Set task –
Report every line in the items below that contains the string "picture", treating uppercase and lowercase as different.

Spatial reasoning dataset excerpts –
____
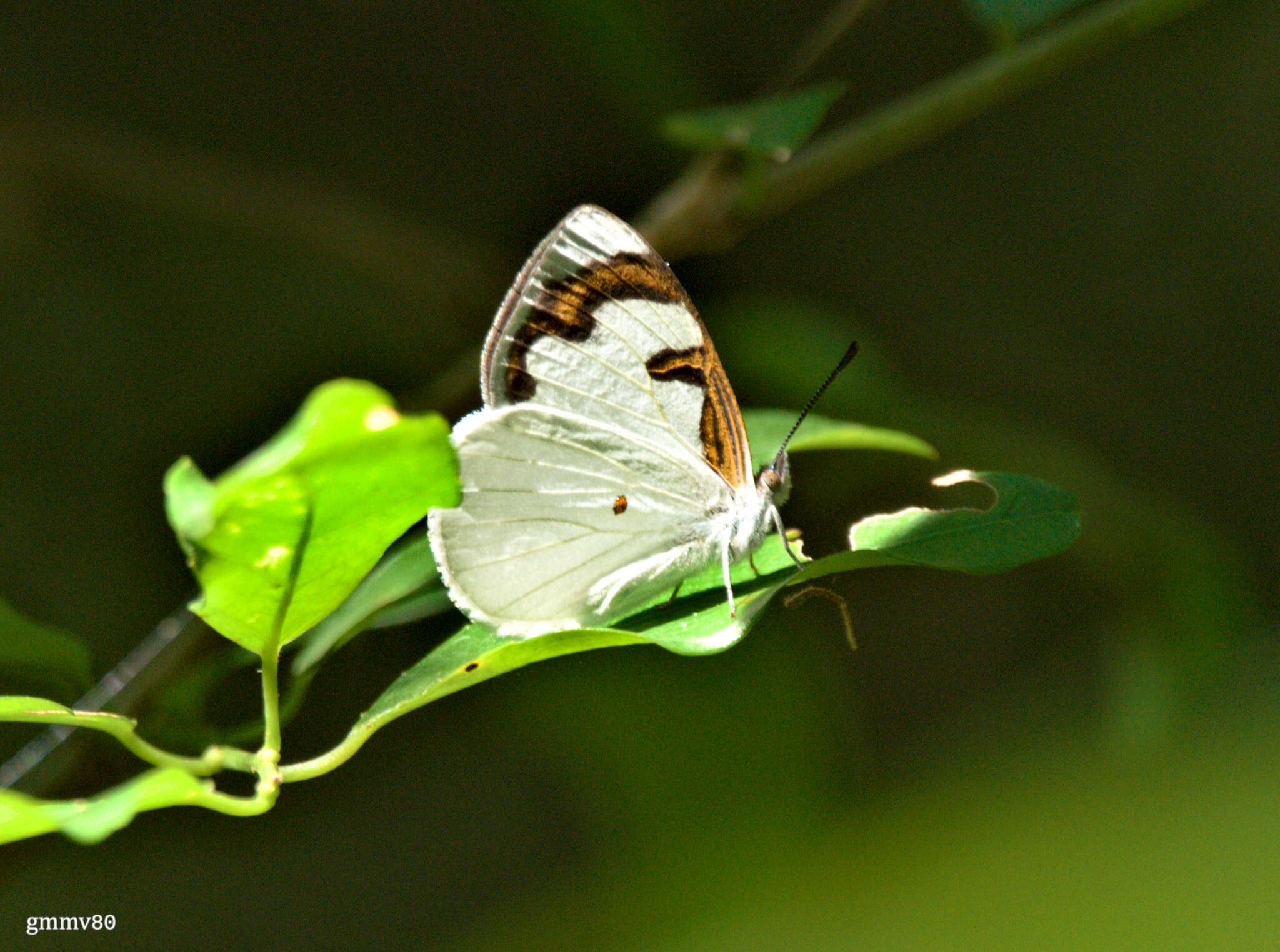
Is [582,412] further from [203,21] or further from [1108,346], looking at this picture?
[1108,346]

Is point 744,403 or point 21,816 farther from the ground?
point 744,403

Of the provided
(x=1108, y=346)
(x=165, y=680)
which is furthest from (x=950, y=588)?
(x=165, y=680)

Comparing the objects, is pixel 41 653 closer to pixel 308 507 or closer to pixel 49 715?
pixel 49 715

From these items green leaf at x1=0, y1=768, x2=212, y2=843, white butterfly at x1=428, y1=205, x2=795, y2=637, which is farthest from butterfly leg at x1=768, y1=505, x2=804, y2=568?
green leaf at x1=0, y1=768, x2=212, y2=843

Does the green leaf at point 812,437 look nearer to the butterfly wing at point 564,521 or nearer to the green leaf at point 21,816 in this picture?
the butterfly wing at point 564,521

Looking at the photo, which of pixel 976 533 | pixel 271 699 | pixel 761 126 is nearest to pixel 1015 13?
pixel 761 126

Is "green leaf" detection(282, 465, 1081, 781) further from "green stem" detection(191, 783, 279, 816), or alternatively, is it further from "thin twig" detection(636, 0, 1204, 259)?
"thin twig" detection(636, 0, 1204, 259)
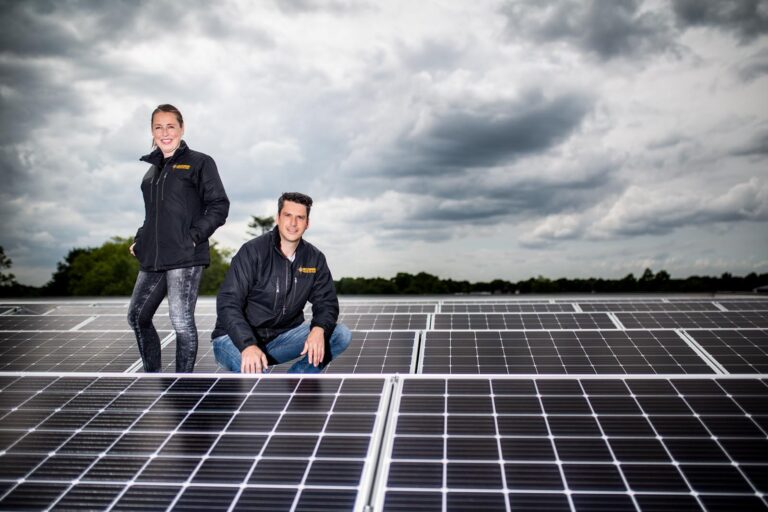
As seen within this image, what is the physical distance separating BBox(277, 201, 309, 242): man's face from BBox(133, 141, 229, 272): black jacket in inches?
40.8

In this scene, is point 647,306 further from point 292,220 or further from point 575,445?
point 575,445

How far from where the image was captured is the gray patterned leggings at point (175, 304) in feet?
23.3

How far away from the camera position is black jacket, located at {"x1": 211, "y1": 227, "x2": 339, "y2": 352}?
666 centimetres

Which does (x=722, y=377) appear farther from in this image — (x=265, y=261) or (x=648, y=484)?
(x=265, y=261)

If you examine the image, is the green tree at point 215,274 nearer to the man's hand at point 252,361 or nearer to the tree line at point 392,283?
the tree line at point 392,283

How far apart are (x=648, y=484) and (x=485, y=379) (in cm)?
161

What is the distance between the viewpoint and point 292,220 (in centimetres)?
665

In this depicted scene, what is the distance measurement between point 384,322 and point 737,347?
6.27m

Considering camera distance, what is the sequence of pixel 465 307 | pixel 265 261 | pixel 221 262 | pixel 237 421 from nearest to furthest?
pixel 237 421, pixel 265 261, pixel 465 307, pixel 221 262

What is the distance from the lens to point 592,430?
4066 mm

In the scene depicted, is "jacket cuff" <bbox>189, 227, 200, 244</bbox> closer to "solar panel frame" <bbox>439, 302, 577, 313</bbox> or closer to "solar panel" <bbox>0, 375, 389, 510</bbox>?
"solar panel" <bbox>0, 375, 389, 510</bbox>

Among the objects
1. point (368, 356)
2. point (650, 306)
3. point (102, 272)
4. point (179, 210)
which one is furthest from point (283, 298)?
point (102, 272)

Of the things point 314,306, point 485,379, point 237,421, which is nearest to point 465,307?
point 314,306

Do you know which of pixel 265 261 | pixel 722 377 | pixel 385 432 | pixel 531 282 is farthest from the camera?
pixel 531 282
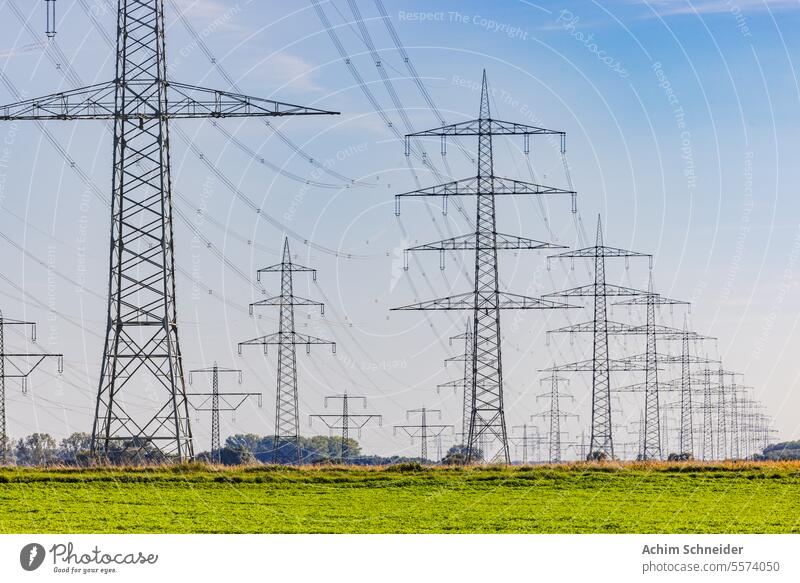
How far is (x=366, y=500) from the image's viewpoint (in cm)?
5169

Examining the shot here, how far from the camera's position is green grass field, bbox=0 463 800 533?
138 ft

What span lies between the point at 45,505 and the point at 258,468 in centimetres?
1635

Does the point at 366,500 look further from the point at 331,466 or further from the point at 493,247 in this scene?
the point at 493,247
____
Written answer –
Is [582,412] further from [203,21] or further from [1108,346], looking at this picture?
Does the green leaf at point 812,437 look nearer to the butterfly wing at point 564,521 or nearer to the green leaf at point 21,816 in this picture?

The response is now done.